This is an official implementation of Flow-GRPO: Training Flow Matching Models via Online RL.
[Update] We release a new GenEval model that maintains image quality close to the base model, while still achieving the original GenEval score of 95. Feel free to give it a try!
- Provide a web demo showcasing a wide range of generation examples for GenEval, OCR, and PickScore. @GongyeLiu is working on this urgently.
- Provide a web visualization of image evolution during training for all three tasks. @GongyeLiu is working on this urgently.
Task | Model |
---|---|
GenEval | 🤗GenEval |
Text Rendering | 🤗Text |
Human Preference Alignment | 🤗PickScore |
git clone https://github.com/yifan123/flow_grpo.git
cd flow_grpo
conda create -n flow_grpo python=3.10.16
pip install -e .
The steps above only install the current repository. However, RL training requires different rewards, and each reward model might depend on some older pre-trained models. It's difficult to place all of these into a single Conda environment without version conflicts. Therefore, drawing inspiration from the ddpo-pytorch implementation, we use a remote server setup for some rewards.
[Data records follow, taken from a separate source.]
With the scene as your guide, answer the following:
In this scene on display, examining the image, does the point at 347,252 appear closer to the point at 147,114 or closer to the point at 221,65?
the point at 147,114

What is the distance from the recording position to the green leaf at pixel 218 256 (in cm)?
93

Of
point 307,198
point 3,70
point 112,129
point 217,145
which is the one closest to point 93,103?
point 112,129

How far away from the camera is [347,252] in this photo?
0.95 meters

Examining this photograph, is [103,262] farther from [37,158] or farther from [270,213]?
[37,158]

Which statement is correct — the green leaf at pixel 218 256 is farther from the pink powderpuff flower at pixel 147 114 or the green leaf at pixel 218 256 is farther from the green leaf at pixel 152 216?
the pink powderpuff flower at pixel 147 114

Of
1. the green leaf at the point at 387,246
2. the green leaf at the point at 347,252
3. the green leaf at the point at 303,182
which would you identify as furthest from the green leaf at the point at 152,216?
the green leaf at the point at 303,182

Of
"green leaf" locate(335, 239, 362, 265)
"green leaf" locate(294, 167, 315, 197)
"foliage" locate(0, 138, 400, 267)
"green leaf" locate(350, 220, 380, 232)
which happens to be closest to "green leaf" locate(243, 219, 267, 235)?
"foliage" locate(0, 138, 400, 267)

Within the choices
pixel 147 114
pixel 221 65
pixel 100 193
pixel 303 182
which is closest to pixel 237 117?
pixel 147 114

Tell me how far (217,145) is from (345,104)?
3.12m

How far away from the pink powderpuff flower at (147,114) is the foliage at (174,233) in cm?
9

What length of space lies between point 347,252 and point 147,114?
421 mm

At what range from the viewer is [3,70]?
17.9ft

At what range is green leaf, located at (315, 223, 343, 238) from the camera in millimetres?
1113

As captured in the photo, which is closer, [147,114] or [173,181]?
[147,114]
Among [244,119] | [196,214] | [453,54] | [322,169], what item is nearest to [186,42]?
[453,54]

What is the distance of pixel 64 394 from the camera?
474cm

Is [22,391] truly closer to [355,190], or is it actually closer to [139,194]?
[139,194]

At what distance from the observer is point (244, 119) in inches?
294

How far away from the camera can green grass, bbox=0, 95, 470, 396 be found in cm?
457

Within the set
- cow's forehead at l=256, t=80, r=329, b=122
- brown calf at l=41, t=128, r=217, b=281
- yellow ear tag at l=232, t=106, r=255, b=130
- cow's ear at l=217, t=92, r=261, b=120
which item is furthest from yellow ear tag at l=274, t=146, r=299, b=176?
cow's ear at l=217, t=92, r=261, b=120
Please install paddle-ocr:
pip install paddlepaddle-gpu==2.6.2
pip install paddleocr==2.9.1
pip install python-Levenshtein
Then, pre-download the model using the Python command line:
from paddleocr import PaddleOCR
ocr = PaddleOCR(use_angle_cls=False, lang="en", use_gpu=False, show_log=False)
Please create a new Conda virtual environment and install the corresponding dependencies according to the instructions in reward-server.
Single-node training:
bash scripts/single_node/main.sh
Multi-node training:
# Master node
bash scripts/multi_node/main.sh
# Other nodes
bash scripts/multi_node/main1.sh
bash scripts/multi_node/main2.sh
For multi-reward settings, you can pass in a dictionary where each key is a reward name and the corresponding value is its weight. For example:
{
"pickscore": 0.5,
"ocr": 0.2,
"aesthetic": 0.3
}
This means the final reward is a weighted sum of the individual rewards.
The following reward models are currently supported:
- Geneval evaluates T2I models on complex compositional prompts.
- OCR provides an OCR-based reward.
- PickScore is a general-purpose T2I reward model trained on human preferences.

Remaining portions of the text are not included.